From a student graduated from Hanoi University of Science and Technology, majoring in the Hedspi program 2021. Just a few months after graduation, I took on the responsibility of developing products for a startup and led a team of about 7-10 people. Despite working diligently for over a year, I've realized that I've made many mistakes and have gaps in my knowledge. Recently, in addition to learning foreign languages, I've been focusing on studying these issues in-depth, and now I'd like to share my findings with everyone.
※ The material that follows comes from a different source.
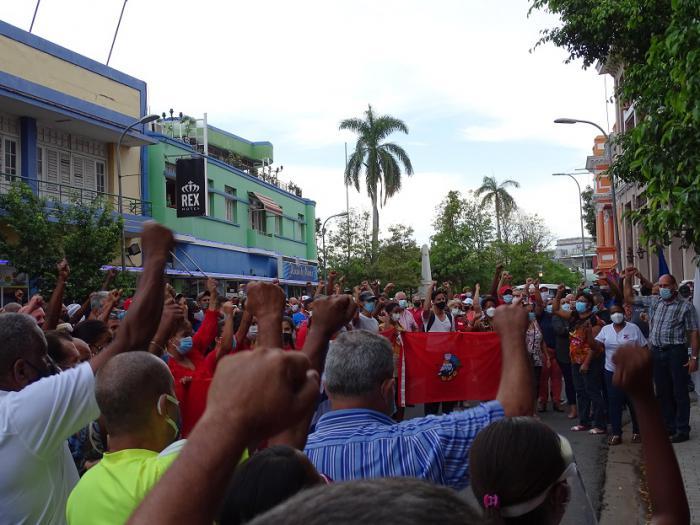 ¿Qué pasa en Cuba? Atilio Boron. Lo que se oculta, las marchas a favor de la Revolución.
Because I have limited work experience compared to many others and have only relied on what I learned in school, I've made mistakes and learned from them. I hope that you can provide feedback to help me improve and contribute to the community's knowledge and expertise

Database Mistakes Part 1 - Choosing and Setting

The database management system I use for all of our company's products is PostgreSQL, even though during my university days, I only knew and used MySQL and SQLite. Here are the reasons why I chose PostgreSQL. It depends on factors like the problem to be solved, features, finances, popularity, and knowledge

The problem

Our company's website and app applications will primarily use raw data from Blockchain, including transactions, information about entities like blocks, tokens, blockchains, exchanges, investment funds, NFTs, and especially logs and traces from EVMs of blockchains like Ethereum and BSC Smartchain. So, we need to build a data repository capable of storing hundreds of millions of rows, which will be regularly inserted, fast reporting and infrequent deletions. For databases related to the applications, such as authentication and user data, there will be continuous adding, updating, and deleting (CRUD methods)

What PostgreSQL Provides

PostgreSQL can be used for both OLTP (Online Transaction Processing) and OLAP (Online Analytical Processing) tasks.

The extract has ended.